* **Provided text**

○ ○ ○ ○

A typical example of the audio signal is a signal generated by receiving vocal sound or musical sound of a piece of music. The term “piece of music” or “music” refers to a time sequence of a plurality of sounds, no matter whether it is all or part of a piece of music created as a single work. Although the bandwidth of each unit band is arbitrary, each unit band may be set to a bandwidth corresponding to, for example, one octave.
In a preferred embodiment of the invention, the difference generation part comprises: a weight generation part that generates a sequence of weights from the component matrix in correspondence to the sequence of the unit periods, the weight corresponding to a series of component values arranged in the frequency axis direction at the corresponding unit period; a difference calculation part that generates each initial difference matrix composed of an array of difference values of component values between each shift matrix and the component matrix; and a correction part that generates each difference matrix by applying the sequence of the weights to each initial difference matrix.
In this embodiment, a difference matrix, in which the distribution of difference values arranged in the time-axis direction has been corrected based on the initial difference matrix by applying the weight sequence to the initial difference matrix, is generated. Accordingly, there is an advantage in that it is possible to, for example, generate a tonal feature amount in which the difference between the component matrix and the shift matrix is emphasized for each unit period having large component values of the component matrix (i.e., a tonal feature amount which emphasizes, especially, tones of unit periods, the strength of which is high in the audio signal).
In a preferred embodiment of the invention, the feature amount extraction part generates the tonal feature amount including a series of feature values derived from the component matrix in correspondence to the series of the unit bands, each feature value corresponding to a sequence of component values of the component matrix arranged in the time-axis direction at the corresponding unit band.
In this embodiment, the advantage of ease of estimation of the tone of the audio signal is especially significant since the tonal feature amount includes a feature value series derived from the component matrix, in which the average tonal tendency (frequency characteristic) over the entirety of the audio signal is reflected, in addition to a plurality of feature value series derived from the plurality of difference matrices in which the temporal change tendency of the tone of the audio signal is reflected.

○ ○ ○ ○

* **What is being asked**
In the audio signal passage, what bandwidth is offered as an example for each unit band? Rely only on the audio signal passage.

* **Dataset excerpt**
○ ○ ○ ○

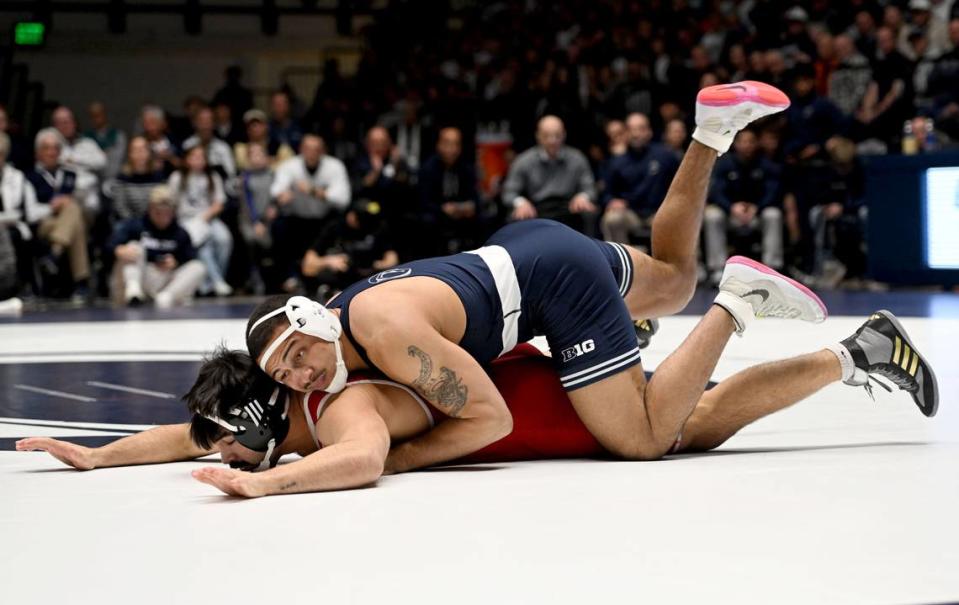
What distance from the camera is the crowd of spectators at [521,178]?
10.0 m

○ ○ ○ ○

* **Result for this task**
One octave.